Comprehension and retention

Jim Kwik says the best way to learn from a book is by teaching it. Because what’s the point of reading a book if you don’t understand it enough to explain it.

Now, teaching what we know from a book can either be direct, or indirect through mediums such as a book review. I tend to choose the latter, using the notes that I gathered as I read the book and turn them into a summary review. Hence, my ever growing book reviews (100+ reviews in just two years alone).

This is where we get our maximized Return On Investment (ROI) from the books, when we understand it enough to explain it to others, find gaps in our explanation, read the book back to find the answers to our knowledge gaps, and then refine our summary (this step is also known as the Feynman Technique).

And the best part of writing a review is when we forgot what’s the book is about, we can just read our summary review to refresh our memory.

How to buy a book

Physical book is the best form of books, where we can touch it, smell it, and use them to decorate our little home library. But they might not be the most practical form. At first I too was a fundamentalist book reader, but then I downloaded the Kindle app in my phone and bought the same book that I already have the physical form, to compare them.

And it’s not hard to see the many advantages with using Kindle. I can spread my reading further throughout the day, such as while waiting for the lift, queuing at the supermarket cashier, and most importantly, when meeting with my friends and I’m the first to arrive (I’m always the first to come, in many different groups).

Furthermore, note taking becomes so much easier, all I do is to highlight the particular sentence that I want to note down, and it will appear in the notes section of the app. I can then copy them into the note-taking app. Using a kindle device also function the same way, where any reading that I left in Kindle for mobile I can immediately pick up where I left off in the Kindle device.

The kindle price of books also fluctuates like stock prices. So put all your targeted books into a wish list, and monitor that list closely. For me, when the price drops below $4.99 I might start to consider buying. Unless, of course, those books that I just must read now, I’ll buy it at the normal price.

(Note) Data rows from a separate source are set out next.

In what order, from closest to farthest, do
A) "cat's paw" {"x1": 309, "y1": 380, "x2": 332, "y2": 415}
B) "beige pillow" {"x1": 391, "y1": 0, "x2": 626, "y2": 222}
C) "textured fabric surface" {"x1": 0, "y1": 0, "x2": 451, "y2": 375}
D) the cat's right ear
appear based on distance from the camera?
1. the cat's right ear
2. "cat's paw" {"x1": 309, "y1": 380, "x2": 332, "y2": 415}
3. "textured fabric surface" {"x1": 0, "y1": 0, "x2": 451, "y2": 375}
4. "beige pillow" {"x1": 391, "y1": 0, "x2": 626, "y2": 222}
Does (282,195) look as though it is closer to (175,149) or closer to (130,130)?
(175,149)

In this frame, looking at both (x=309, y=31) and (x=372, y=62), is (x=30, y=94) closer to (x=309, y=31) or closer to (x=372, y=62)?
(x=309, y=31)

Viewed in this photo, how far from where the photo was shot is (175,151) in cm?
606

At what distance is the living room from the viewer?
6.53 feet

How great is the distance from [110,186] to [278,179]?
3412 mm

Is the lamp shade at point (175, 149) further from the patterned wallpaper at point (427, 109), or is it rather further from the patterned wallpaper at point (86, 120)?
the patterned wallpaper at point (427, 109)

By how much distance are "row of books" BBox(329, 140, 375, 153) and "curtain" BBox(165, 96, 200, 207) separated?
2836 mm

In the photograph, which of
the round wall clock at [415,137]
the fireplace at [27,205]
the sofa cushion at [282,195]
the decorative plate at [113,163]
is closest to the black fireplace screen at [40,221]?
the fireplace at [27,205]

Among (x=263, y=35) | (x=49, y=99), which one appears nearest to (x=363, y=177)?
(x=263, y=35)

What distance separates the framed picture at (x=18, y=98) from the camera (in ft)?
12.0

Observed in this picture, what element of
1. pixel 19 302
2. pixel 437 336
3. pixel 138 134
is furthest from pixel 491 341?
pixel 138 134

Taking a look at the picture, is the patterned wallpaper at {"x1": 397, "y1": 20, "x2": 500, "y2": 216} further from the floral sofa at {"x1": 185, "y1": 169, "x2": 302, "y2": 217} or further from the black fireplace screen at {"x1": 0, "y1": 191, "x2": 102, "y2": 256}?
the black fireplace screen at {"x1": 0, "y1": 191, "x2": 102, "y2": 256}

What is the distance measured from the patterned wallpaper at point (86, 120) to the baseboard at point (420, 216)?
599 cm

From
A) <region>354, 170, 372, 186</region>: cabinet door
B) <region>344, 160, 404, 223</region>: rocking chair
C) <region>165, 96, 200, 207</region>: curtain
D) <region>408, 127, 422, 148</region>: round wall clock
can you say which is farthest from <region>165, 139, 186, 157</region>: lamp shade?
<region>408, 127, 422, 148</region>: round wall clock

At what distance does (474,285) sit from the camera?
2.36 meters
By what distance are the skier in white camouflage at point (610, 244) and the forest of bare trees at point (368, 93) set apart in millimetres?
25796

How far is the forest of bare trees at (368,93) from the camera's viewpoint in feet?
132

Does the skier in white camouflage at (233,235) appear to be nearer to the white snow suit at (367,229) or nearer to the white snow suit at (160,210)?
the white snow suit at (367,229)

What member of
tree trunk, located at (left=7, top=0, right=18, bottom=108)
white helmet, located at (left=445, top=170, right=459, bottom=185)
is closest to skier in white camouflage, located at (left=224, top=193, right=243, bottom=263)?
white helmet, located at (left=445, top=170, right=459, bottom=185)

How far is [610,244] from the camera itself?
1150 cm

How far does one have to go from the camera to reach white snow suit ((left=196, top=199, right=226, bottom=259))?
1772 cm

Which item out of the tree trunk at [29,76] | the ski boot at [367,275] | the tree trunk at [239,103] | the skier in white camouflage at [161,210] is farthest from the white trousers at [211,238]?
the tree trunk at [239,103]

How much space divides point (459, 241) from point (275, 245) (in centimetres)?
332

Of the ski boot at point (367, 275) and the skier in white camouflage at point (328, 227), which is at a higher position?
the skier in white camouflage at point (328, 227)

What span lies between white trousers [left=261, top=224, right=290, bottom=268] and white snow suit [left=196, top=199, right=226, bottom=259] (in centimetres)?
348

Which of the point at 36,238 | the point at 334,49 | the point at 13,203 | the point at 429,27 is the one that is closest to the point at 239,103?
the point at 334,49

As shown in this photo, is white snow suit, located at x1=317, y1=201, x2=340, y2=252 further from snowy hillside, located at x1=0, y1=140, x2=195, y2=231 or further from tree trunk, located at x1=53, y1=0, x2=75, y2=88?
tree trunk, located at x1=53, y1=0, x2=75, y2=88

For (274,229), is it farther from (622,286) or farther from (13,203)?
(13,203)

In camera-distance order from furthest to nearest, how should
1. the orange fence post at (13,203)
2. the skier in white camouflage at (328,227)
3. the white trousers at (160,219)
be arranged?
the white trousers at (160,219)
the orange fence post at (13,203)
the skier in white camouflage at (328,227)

With this strategy, around 2/3rd of the books that I own now is in the Kindle format, where in average I bought them at $2.99 – $4.99.

In conclusion

Reading is a form of habit. It requires a mental muscle and discipline, one that can be developed gradually like physical muscles. Once you stop using it, you’ll eventually lose it. But if you stick with the habit, an abundant range of knowledge come pouring in. All the dots suddenly become connected, all the orders appear between the chaos, and the world just makes a little bit more sense.